Un pequeño crujido dejó saber que el autómata iniciaba su actividad. Los ojos muertos del hombrecillo se abrieron y vieron de frente a Molina. Cualquiera hubiera pensado que le reconoció de entre todos los presentes. Su cabeza se inclinó, como contemplando en silencio un adjetivo apropiado. Corrió la mano izquierda hasta una pequeña hoja virgen de papel. La mano derecha, donde pendía una pluma, buscó con una exactitud aterradora, un pequeño frasco de tinta negra. Luego regresó la mano y posó la pluma sobre el papel, iniciando una serie de círculos y líneas.
—¿Qué está escribiendo? —preguntó Molina. El joven guía se acercó y leyó las palabras que el autómataescribió: «Ce petit monde n’existe que dans la mémoire».
—¿Y eso qué quiere decir?
—Este pequeño mundo existe solo en la memoria —tradujo.
Molina guardó silencio. Sus ojos contemplaban los ojos inertes del autómata, que parecía buscar una nueva frase para escribir.

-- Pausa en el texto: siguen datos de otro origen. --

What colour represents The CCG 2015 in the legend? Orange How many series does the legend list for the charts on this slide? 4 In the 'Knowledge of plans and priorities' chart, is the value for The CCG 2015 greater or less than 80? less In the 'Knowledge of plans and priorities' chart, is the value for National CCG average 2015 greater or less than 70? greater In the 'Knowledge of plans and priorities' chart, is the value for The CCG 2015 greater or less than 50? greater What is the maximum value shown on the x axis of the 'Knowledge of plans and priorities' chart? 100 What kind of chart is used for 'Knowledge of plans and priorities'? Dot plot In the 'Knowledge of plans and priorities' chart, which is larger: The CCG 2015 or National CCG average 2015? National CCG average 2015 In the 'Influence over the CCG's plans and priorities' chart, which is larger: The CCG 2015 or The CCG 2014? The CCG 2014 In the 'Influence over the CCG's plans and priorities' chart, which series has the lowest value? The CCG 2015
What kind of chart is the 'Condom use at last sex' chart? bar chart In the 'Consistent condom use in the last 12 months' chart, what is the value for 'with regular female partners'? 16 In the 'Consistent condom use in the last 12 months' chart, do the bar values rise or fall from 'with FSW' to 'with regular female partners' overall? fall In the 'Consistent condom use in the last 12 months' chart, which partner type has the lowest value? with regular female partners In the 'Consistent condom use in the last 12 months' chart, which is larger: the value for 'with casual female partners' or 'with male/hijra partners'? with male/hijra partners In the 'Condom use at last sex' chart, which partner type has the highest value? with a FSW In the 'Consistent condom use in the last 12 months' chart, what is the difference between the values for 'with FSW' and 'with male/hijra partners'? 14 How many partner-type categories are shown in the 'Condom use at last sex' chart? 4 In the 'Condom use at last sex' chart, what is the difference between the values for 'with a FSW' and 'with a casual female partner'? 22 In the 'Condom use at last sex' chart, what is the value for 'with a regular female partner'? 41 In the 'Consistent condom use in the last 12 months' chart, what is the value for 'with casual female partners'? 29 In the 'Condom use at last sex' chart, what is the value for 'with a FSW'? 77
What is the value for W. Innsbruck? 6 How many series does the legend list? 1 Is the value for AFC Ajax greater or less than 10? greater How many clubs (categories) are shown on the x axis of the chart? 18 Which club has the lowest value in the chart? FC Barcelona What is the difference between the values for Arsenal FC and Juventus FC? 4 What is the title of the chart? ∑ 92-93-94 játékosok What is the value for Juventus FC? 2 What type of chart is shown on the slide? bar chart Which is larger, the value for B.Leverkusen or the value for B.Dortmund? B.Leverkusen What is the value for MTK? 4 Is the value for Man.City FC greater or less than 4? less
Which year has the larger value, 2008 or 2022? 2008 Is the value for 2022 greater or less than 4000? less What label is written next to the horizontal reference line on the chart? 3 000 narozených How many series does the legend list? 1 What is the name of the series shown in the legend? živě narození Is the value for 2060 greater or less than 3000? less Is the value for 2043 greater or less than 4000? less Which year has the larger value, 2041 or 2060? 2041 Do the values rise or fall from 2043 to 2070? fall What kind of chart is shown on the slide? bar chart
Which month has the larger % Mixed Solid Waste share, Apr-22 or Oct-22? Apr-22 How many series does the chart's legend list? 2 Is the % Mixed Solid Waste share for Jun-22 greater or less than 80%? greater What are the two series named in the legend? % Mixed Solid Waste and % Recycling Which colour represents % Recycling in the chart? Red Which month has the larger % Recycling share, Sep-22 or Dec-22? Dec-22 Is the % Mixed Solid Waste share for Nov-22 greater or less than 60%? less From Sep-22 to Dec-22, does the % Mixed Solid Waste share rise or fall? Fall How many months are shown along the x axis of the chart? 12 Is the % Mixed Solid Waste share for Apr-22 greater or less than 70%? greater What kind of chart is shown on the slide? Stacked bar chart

Luego repitió los movimientos anteriores: la cabeza inclinada, la mano izquierda sosteniendo la hoja de papel, la derecha buscando el frasco de tinta, la pluma haciendo círculos y líneas.
—Olvida que olvidas todo, y recuerda lo que no recordabas —tradujo el guía.
—Maldita modernidad —dijo Molina, en un arranque de ira—, maldita la filosofía y todos sus elixires, que sin alma las máquinas olvidarán a los hombres, como los hombres olvidaron a los dioses antiguos. Cada vez estoy más convencido que debí haber nacido en los albores de la humanidad, en la aurora del paganismo, en la riente mañana de la Tierra. Entonces hubiera cantado a los dioses inmortales, no ahora, no hoy que todos están muertos.